Other than a humming box, that is. RCA broadcast, prior to the period in the seventies just before they went out of business, made some good-looking transmitters:
RCA BTA-10U AM transmitter
The Art Deco design was favored for a number of years, especially with the AM units:
RCA BTA-1AR transmitter, circa 1960
Some of these RCA transmitters are still in service as backups.
GE made the BT-25A, which was a 50 KW transmitter in Syracuse, NY for a few years. These units were very similar to the RCA BTA-50 transmitters.
GE BT-25-A looking from the control cabinet
Gates of Parker Gates, pre-Harris, also made some classic transmitters:
Gates BC1J AM transmitter
I remember the BC5P had a similar look, with more transmitter cabinets.
Bauer FB5000J AM transmitter
Fritz Bauer made a very solid AM transmitter. Good looking, too. We need more pictures of old transmitters and other hardware.
This transmitter is in service at WSBS, Great Barrington, MA as a standby. It was new in January 1975.
Gates BC250GY transmitter, WSBS Great Barrington, MA
This was running into the dummy load for testing, which we try to do periodically.
Gates BC250GY AM transmitter audio section
The audio section is a pair of 8008’s 810s running in parallel. This goes through a modulation transformer to the RF section.
Gates BC250GY RF section
The RF section consists of another pair of 8008’s 810’s running parallel. The plate voltage for these tubes is 1,250 VDC which is fairly tame, all things considered. The transmitter is dirt simple 250-watt carrier power, 125% positive peak capable. It is not the most efficient unit under the sun but it can still be repaired with off-the-shelf parts.
Gates BC250GY Schematic
This is a somewhat faded schematic. The schematic shows a single 833A as the final, however, this particular transmitter has a pair of 810’s for the final, as shown in the above picture. Ham radio operators love these things as they are easy to convert to 160 or 80 meters for AM phone use. The bigger brother to this unit is the Gates BC1G, which is also a pretty simple unit using 833A tubes in parallel with 3,500 VDC plate voltage.

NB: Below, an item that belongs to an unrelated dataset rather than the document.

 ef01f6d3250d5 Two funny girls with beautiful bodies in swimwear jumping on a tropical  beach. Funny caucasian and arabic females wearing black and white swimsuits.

They say the first thirty years are the hardest, perhaps it is true. This Harris MW1A transmitter turns 31 this year:
Harris MW1A AM transmitter, WINE, Brookfield, CT
Truth be told, these are not bad units. They have some quirks, however, the overall circuitry is simple, the design is simple enough and parts for repair are readily available. They require regular infusions of RF transistors, but those are easy to change and are inexpensive to buy off the shelf from places like Mouser or Allied.
It is on the air as the main transmitter for WINE-AM in Brookfield, CT. This is Harris’s first solid-state AM transmitter design, based on the work of Himmler Swanson. This is not a PDM transmitter, rather, each module has RF transistors and audio transistors. The output of all twelve modules is combined for a carrier output of 1,000 watts with +125% modulation. Harris calls this PSM (Progressive Series Modulation), which is sort of high-level modulation.

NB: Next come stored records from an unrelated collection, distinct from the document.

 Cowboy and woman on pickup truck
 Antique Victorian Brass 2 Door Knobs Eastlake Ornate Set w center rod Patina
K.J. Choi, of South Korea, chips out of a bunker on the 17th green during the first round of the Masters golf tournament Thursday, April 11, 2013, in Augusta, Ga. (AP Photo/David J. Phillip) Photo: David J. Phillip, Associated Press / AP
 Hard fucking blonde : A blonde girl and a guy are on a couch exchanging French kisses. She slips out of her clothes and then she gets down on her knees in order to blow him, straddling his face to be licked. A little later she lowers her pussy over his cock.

This is also the only transmitter that I know of where blown fuses can cause damage to the RF devices.
The RF output transistors and audio transistors are still available from Harris. Non-OEM parts for this include the 2N5038G for the RF transistors and the MJ15011 for the audio transistor. Inside the front of the transmitter is a row of incandescent light bulbs that glow increasingly as the various transistors go bad. At 1,000 watts carrier power, the ratio of PA volts to PA amps is 52.5/22.5 respectively. If that ratio is off by any measure, there is a problem.
The other thing with this transmitter is it is very sensitive to any kind of VSWR. Any change in the output impedance will quickly make itself apparent. My Harrisburg MW1A had two ATU settings, one for winter and one for summer. It was a slightly tall tower on 1230 KHz, thus any change in the ground system (e.g. snow cover) would upset the tower base impedance.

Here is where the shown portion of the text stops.